Destination : 140 , Mythes et légendes


Au pays de l'enfance.

Je m’appelle Peter. Je suis un garçon de 13 ans. J’habite dans un petit appartement de banlieue avec ma mère.

Maman travaille dans un hôpital de la ville.

Chaque matin, nous prenons le bus ensemble. Moi, je descends au premier arrêt pour le collège, elle, au dernier.

Je suis un élève moyen.

Il y a une fille dans ma classe qui s’appelle Wendy. Elle est tellement belle que je passe parfois de grands moments à la regarder et j’oublie d’écouter le cours. Elle ne semble pas m’avoir remarqué et je suis trop impressionné par elle pour l’aborder.

Lorsque je quitte le collège, le soir, je suis souvent seul jusqu’au retour de maman. Alors, je ne suis pas pressé de rentrer. Je m’assois sur un banc dans le jardin public et je regarde les gens.

Un jour, Wendy est passée tout près de moi et j’ai osé un petit sourire. Wendy s’est arrêtée, m’a regardé et a dit « Nous sommes dans la même classe n’est-ce pas ? »

J’ai bredouillé un « oui » timide. Elle a souri et s’est assise près de moi. Mon cœur s’est mis à cogner comme un fou. Elle était là, à côté de moi et je ne savais que dire.

C’est elle qui a pris la parole la première. « Sais-tu qu’il y a des enfants de notre âge qui vivent dans la rue ? ».

« Non » Répondis-je.

« Veux-tu les voir ? »

« Je veux bien »

« Suis-moi »

Wendy m’a entraîné dans un quartier où je n’étais jamais allé car il n’y a que des entrepôts désaffectés. Nous sommes passés par une porte en fer qui ne fermait plus et donnait dans un grand couloir au bout duquel se trouvait une petite cour. Il y avait là des palettes en bois, des roues de vélo, de vieux matelas, des tas d’objets divers au milieu des touffes d’herbe.

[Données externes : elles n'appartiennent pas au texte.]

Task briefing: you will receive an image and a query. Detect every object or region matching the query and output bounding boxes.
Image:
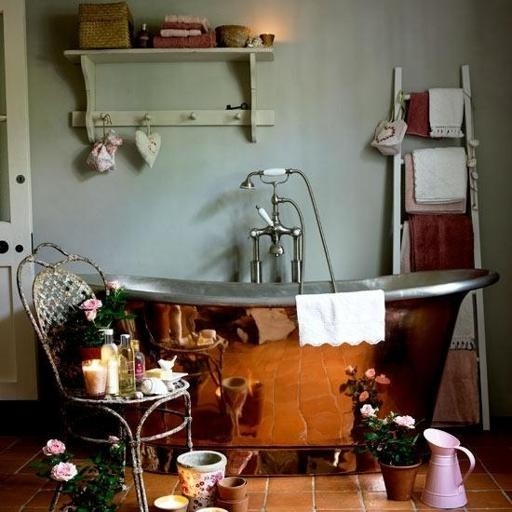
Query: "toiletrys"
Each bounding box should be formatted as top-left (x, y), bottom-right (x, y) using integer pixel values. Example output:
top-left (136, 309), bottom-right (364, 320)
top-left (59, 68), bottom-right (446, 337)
top-left (142, 377), bottom-right (170, 398)
top-left (98, 328), bottom-right (116, 398)
top-left (117, 332), bottom-right (136, 395)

Quatre garçons étaient assis autour d’une sorte de table au milieu de laquelle était posée une boîte d’ananas ouverte. Ils dégustaient les rondelles de fruits avec leurs doigts dégoulinants de sirop.

Wendy s’est assise avec eux et je l’ai suivie. Ils nous invitèrent à partager leur festin.

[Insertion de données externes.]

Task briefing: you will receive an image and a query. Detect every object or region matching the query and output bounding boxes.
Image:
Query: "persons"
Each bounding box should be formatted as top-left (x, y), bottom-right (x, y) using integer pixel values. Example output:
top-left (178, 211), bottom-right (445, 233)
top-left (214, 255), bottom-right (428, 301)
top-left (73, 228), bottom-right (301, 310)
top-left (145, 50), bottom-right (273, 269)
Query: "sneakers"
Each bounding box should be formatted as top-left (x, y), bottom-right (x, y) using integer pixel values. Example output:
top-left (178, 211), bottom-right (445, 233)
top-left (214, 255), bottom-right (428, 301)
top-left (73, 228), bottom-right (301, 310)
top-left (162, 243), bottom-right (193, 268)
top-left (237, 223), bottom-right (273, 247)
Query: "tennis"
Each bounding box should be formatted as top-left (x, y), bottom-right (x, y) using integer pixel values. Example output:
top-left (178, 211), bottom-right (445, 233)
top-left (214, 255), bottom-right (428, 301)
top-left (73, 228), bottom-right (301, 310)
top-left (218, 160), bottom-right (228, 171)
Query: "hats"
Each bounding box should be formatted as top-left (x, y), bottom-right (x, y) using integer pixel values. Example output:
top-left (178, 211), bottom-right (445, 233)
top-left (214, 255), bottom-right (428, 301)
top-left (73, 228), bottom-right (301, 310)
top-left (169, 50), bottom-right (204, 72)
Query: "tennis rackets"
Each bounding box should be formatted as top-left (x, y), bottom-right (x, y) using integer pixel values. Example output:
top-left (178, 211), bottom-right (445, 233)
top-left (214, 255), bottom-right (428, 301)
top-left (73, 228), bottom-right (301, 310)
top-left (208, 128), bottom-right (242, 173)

Je me demandais depuis combien de temps ils vivaient ici. Où étaient leurs parents.

L’aîné des quatre garçons dit alors « Ce soir nous allons sur l’île aux enfants. Voulez-vous venir avec nous ? »

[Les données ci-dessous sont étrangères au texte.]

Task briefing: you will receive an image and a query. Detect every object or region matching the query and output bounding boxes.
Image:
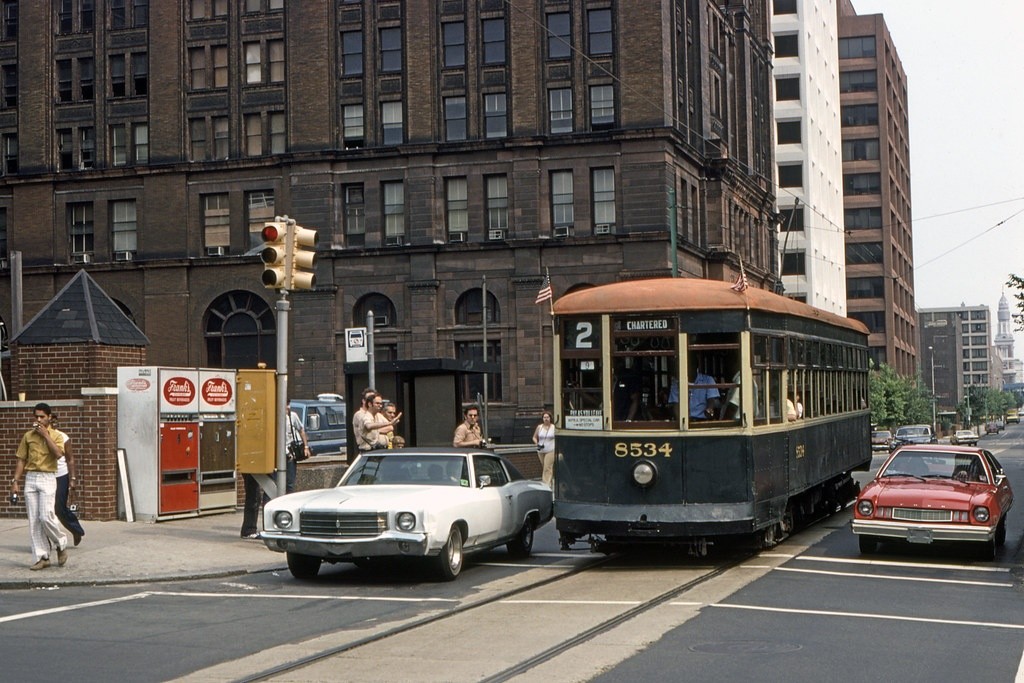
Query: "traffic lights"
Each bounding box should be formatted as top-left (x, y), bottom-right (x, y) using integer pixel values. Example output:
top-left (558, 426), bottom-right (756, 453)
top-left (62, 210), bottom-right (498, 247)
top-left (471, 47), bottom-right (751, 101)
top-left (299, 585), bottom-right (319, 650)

Nous nous sommes regardés avec Wendy et j’ai dit « oui » avant même d’y avoir réfléchi.

La nuit est tombée rapidement. A la lueur bleutée des réverbères, nous avons pris un chemin qui longeait la rivière. Puis, nous marchions dans l’obscurité, juste guidés par la faible lumière d’une petite torche électrique que tenait l’aîné des garçons.

Après avoir franchi broussailles et branchages, nous sommes parvenus sur les berges d’un lac. Les garçons ont sorti une sorte de radeau camouflé sous les feuillages. Nous nous sommes installés dessus et avons dérivé doucement vers le centre du lac.

« En route pour l’aventure ! » a dit l’aîné des enfants. Il dirigeait le radeau grâce à sa lampe de poche et une grosse branche qui servait de gouvernail.

Nous avons ainsi atteint une plage. « Bienvenue sur l’île aux enfants ! »

Une grosse lune toute ronde éclairait d’une lumière argentée d’énormes fleurs sur lesquelles se posaient d’étranges insectes scintillants, voletant dans une traînée de poussière d’or.

Je me sentais très léger. Mes pas rebondissaient de plus en plus haut, comme sur un tremplin.

Par moment, je ne touchais plus le sol et il m’arrivait même de voler.

Nous nous sommes très vite retrouvés au milieu d’un vol d’étourneaux, en plein ciel, non loin des étoiles brillantes et de la lune amicale.

Je revivais exactement ce que j’avais ressenti la première fois que j’ai nagé dans la mer avec grand-père. Quelle ivresse !

Nous traversions des nuages de papillons de nuit et des arcs-en-ciel. Nous frôlions des cerfs-volants et des ballons dirigeables. Des vélos ailés.

Des sorcières grimaçantes et édentées sur leurs balais magiques. Aladin sur son tapis volant.

Dois-je préciser que j’ai connu un moment magique qui avait le goût du rêve, le parfum de l’aventure. Un fabuleux voyage, partagé avec les enfants de la rue que je n’ai plus jamais retrouvés. Car le temps, implacable, grignote le merveilleux que nous gardons en nous comme un bijou dans un écrin.

L’écrin est toujours là, mais son contenu s’évapore doucement, laissant une pâle trace, un vague souvenir, celui d’avoir été un enfant.